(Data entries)

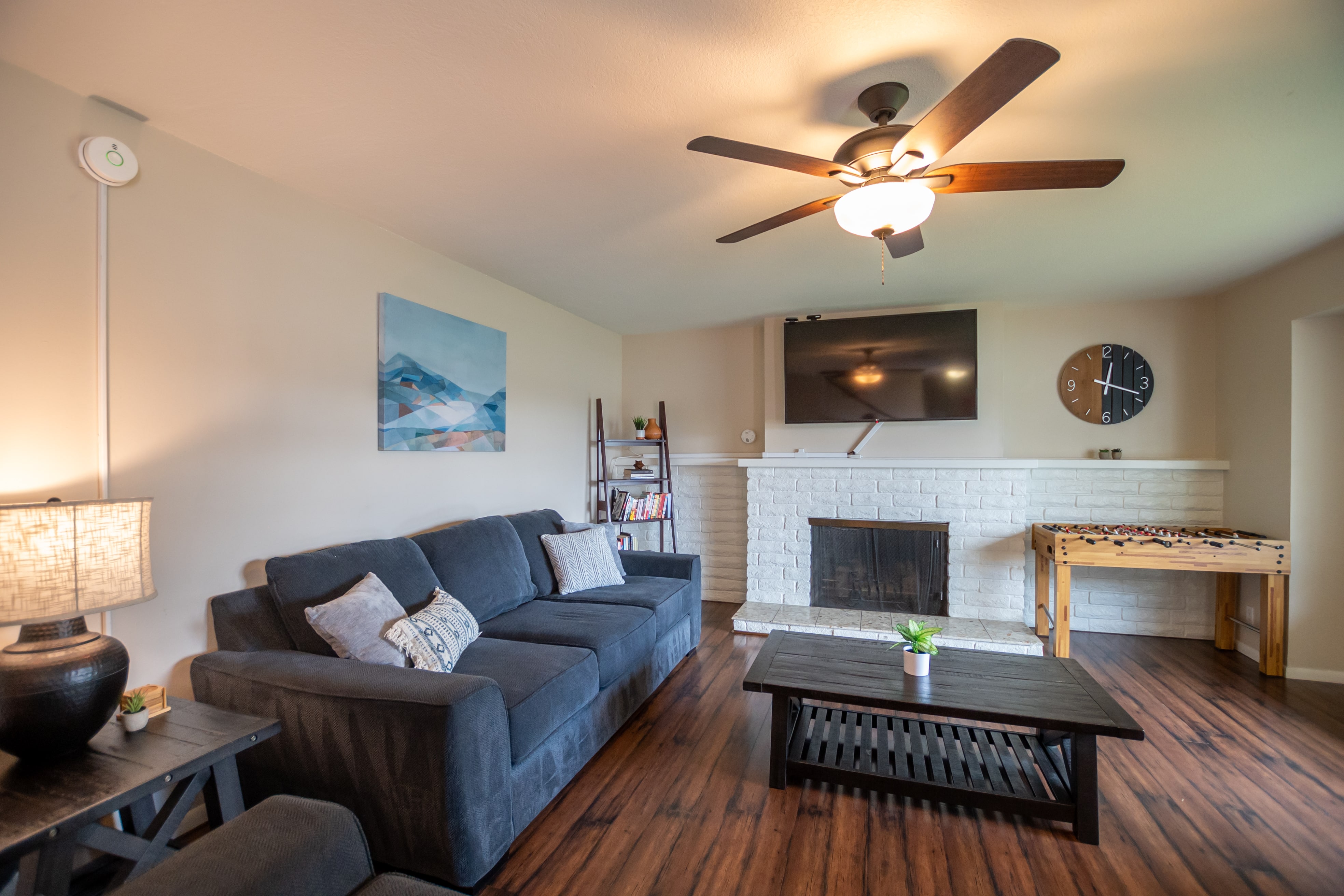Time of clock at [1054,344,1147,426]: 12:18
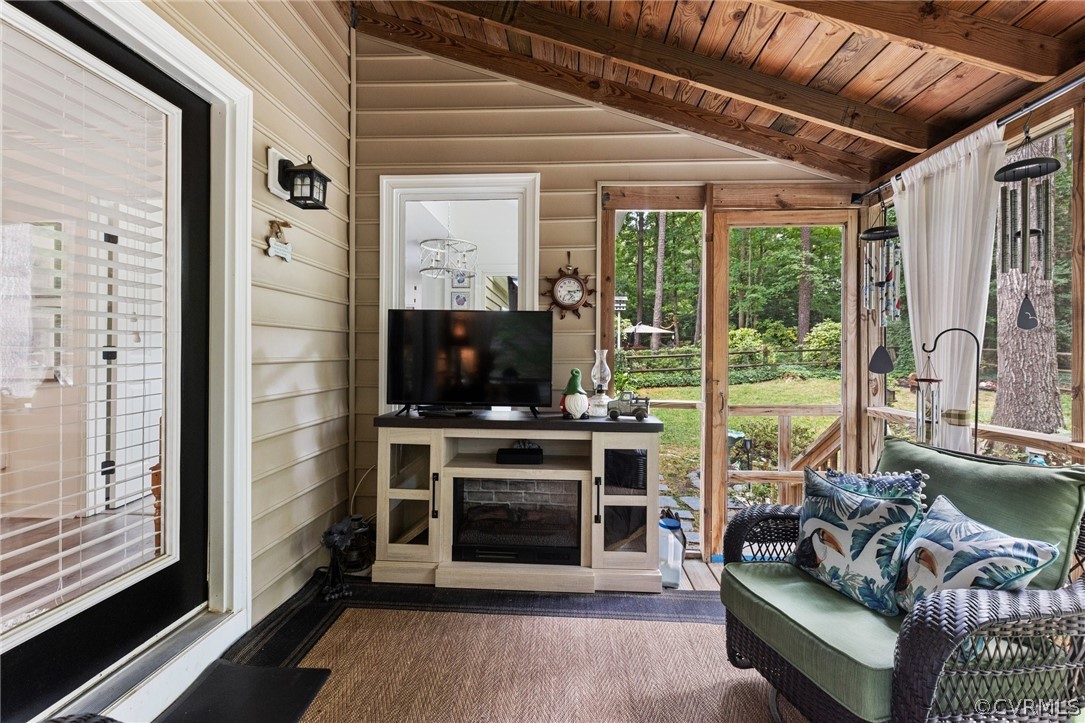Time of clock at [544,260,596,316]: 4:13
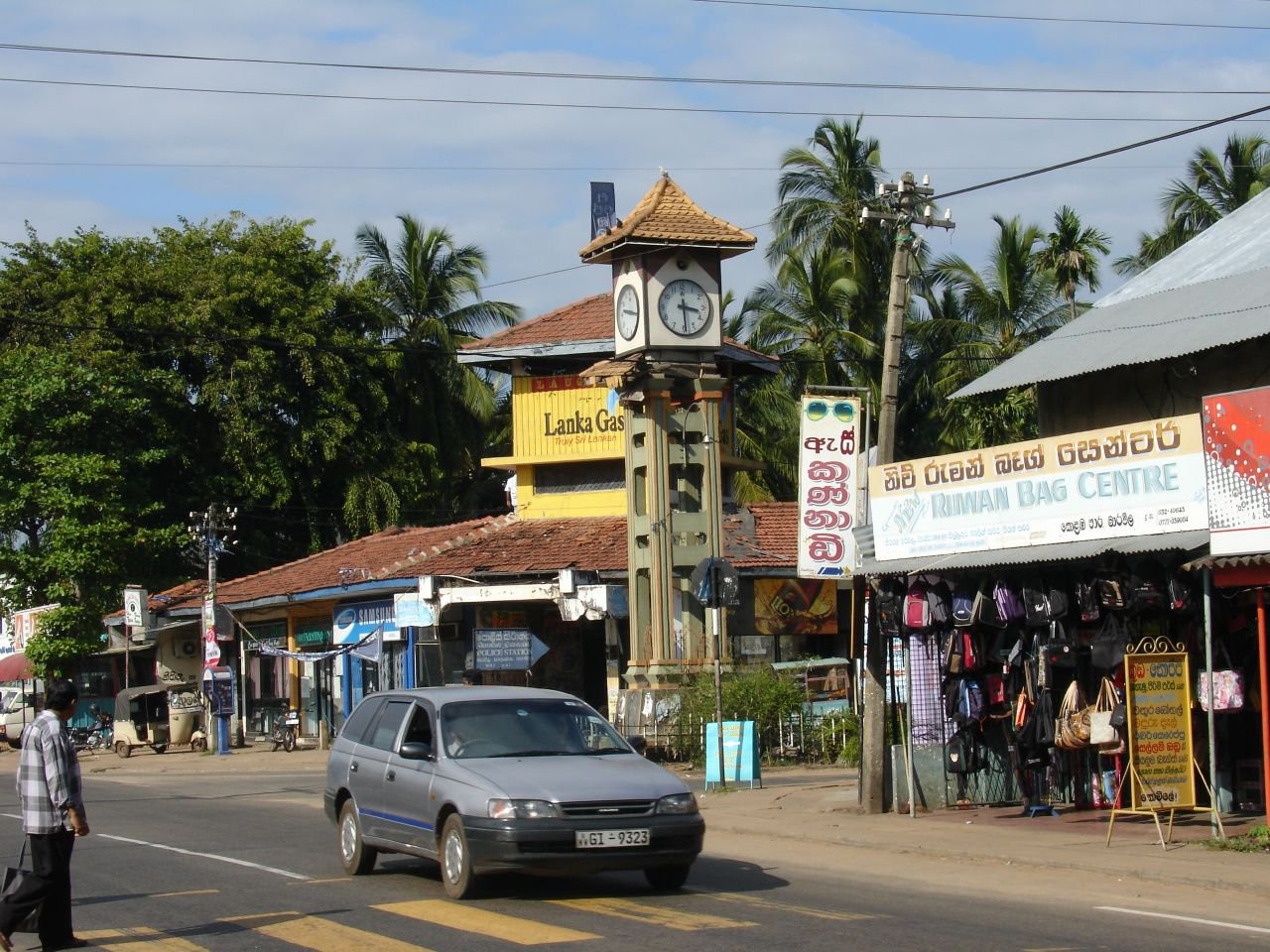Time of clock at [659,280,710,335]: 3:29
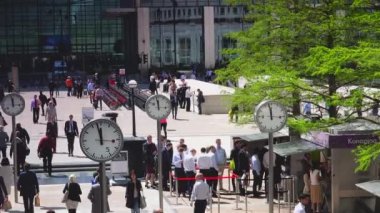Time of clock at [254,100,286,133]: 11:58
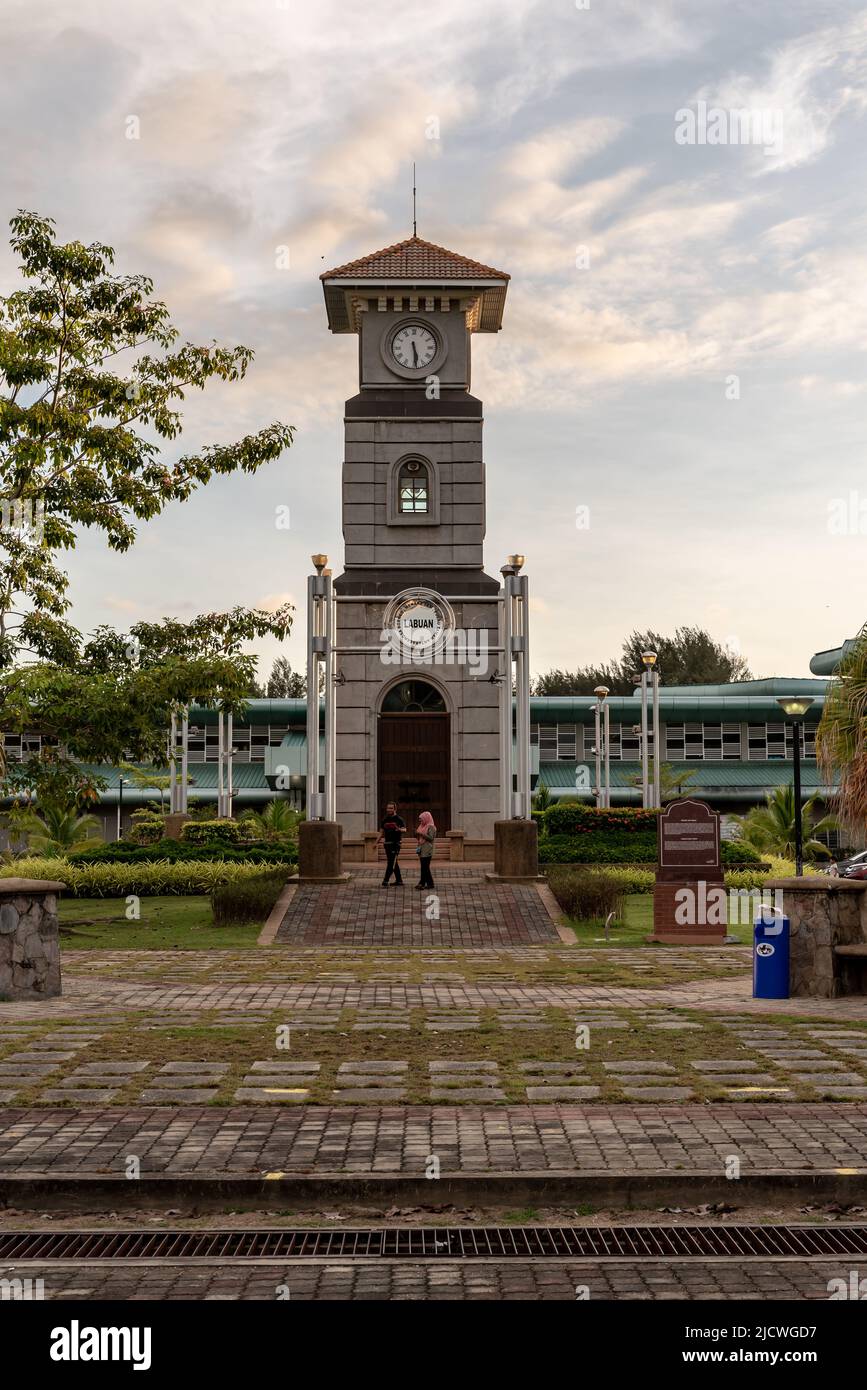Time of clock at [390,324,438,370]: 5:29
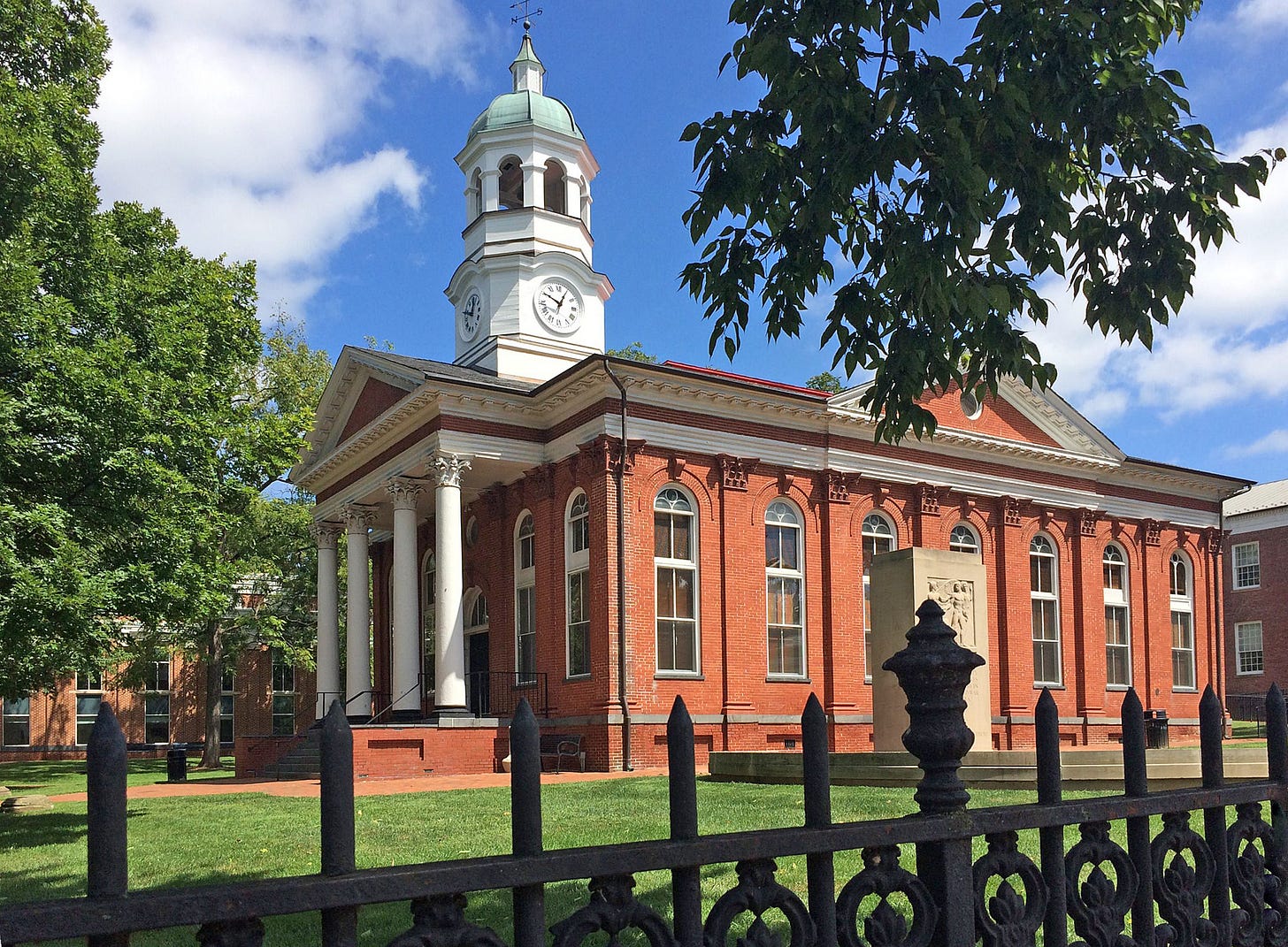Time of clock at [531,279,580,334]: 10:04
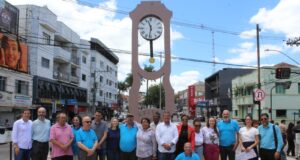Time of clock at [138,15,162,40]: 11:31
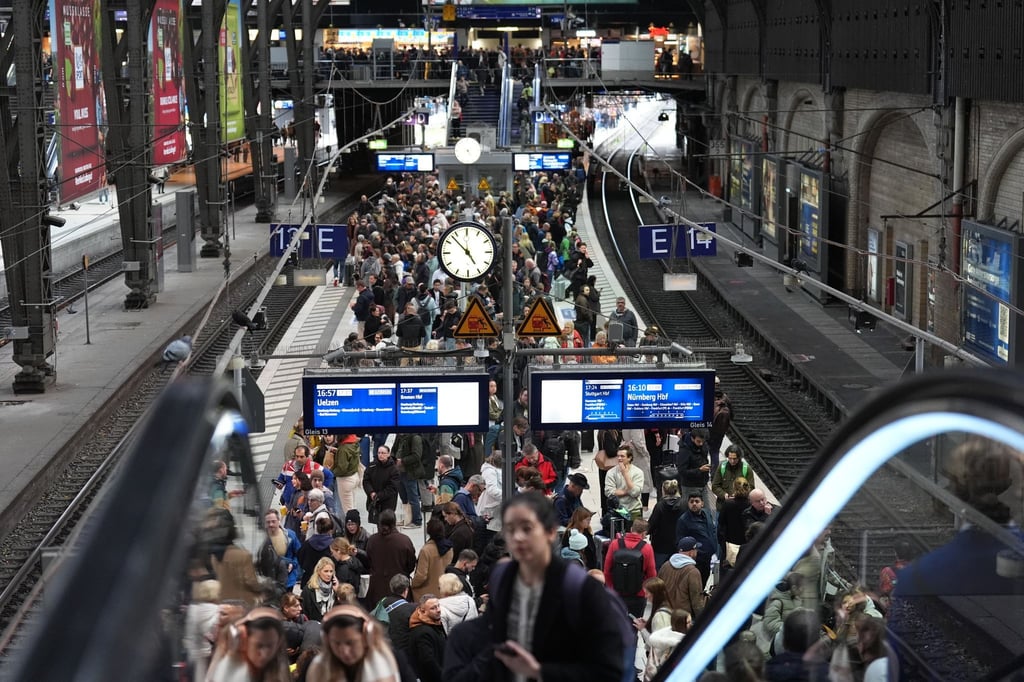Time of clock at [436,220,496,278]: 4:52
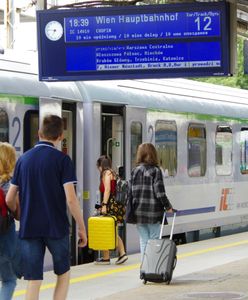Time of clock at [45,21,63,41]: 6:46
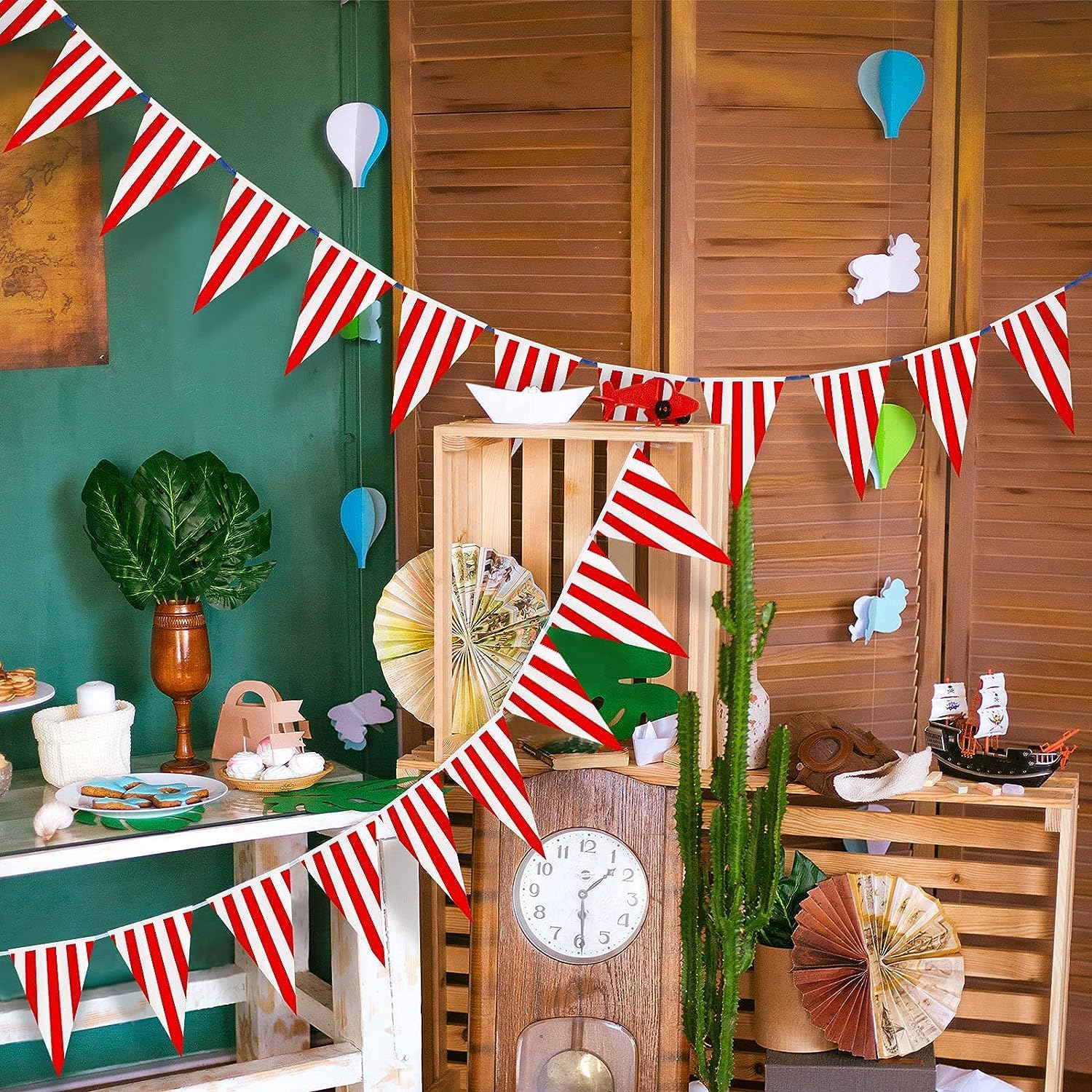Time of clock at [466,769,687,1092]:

» What needs to be done
Reproduce every line of the records above word for word, omitting the pictures.

» Answer below
Time of clock at [1054,344,1147,426]: 12:18
Time of clock at [544,260,596,316]: 4:13
Time of clock at [659,280,710,335]: 3:29
Time of clock at [254,100,286,133]: 11:58
Time of clock at [390,324,438,370]: 5:29
Time of clock at [531,279,580,334]: 10:04
Time of clock at [138,15,162,40]: 11:31
Time of clock at [436,220,496,278]: 4:52
Time of clock at [45,21,63,41]: 6:46
Time of clock at [466,769,687,1092]:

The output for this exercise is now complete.